▶ _PROBLEM DESCRIPTION_
Find every line in the records that contains the string "PERFORMANCE", with case counting, and copy each of those lines.

▶ _LISTED ENTRIES_

=== Begin Enclosure ===

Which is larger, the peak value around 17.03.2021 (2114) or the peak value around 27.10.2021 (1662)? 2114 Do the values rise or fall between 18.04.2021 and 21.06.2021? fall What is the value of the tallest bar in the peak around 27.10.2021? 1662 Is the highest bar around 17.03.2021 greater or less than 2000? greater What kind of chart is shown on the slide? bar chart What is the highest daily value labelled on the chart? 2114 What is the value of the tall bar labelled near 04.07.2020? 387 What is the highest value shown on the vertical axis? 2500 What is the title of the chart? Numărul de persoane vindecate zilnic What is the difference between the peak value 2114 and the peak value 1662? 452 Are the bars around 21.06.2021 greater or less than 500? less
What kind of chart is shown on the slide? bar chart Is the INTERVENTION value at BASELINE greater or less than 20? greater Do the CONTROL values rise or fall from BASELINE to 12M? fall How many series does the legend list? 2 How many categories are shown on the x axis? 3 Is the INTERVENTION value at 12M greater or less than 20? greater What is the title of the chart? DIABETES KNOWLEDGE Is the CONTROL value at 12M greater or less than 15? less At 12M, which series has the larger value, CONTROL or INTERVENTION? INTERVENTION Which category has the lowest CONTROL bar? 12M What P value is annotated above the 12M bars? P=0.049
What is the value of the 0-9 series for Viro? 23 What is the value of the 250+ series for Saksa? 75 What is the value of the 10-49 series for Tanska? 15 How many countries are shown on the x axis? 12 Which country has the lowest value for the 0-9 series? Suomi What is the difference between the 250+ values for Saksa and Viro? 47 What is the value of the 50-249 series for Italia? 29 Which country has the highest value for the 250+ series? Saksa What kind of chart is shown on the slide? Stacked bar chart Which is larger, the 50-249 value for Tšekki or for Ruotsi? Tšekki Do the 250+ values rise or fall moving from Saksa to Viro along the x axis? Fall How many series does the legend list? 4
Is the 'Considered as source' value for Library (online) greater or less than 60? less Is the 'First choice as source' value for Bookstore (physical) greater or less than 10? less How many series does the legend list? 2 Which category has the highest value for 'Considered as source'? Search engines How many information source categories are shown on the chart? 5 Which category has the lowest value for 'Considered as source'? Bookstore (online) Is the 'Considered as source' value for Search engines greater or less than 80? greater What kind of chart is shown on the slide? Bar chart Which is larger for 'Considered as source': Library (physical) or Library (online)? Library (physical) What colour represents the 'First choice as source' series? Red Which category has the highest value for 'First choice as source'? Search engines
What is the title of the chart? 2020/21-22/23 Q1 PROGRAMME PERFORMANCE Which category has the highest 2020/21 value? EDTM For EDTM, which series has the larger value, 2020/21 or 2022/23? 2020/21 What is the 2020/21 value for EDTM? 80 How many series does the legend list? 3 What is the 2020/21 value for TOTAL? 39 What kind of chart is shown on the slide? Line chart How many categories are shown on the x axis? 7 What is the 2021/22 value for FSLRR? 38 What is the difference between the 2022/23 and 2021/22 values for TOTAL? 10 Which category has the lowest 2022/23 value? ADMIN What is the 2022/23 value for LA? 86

=== End Enclosure ===

▶ _RESULT BELOW_
What is the title of the chart? 2020/21-22/23 Q1 PROGRAMME PERFORMANCE Which category has the highest 2020/21 value? EDTM For EDTM, which series has the larger value, 2020/21 or 2022/23? 2020/21 What is the 2020/21 value for EDTM? 80 How many series does the legend list? 3 What is the 2020/21 value for TOTAL? 39 What kind of chart is shown on the slide? Line chart How many categories are shown on the x axis? 7 What is the 2021/22 value for FSLRR? 38 What is the difference between the 2022/23 and 2021/22 values for TOTAL? 10 Which category has the lowest 2022/23 value? ADMIN What is the 2022/23 value for LA? 86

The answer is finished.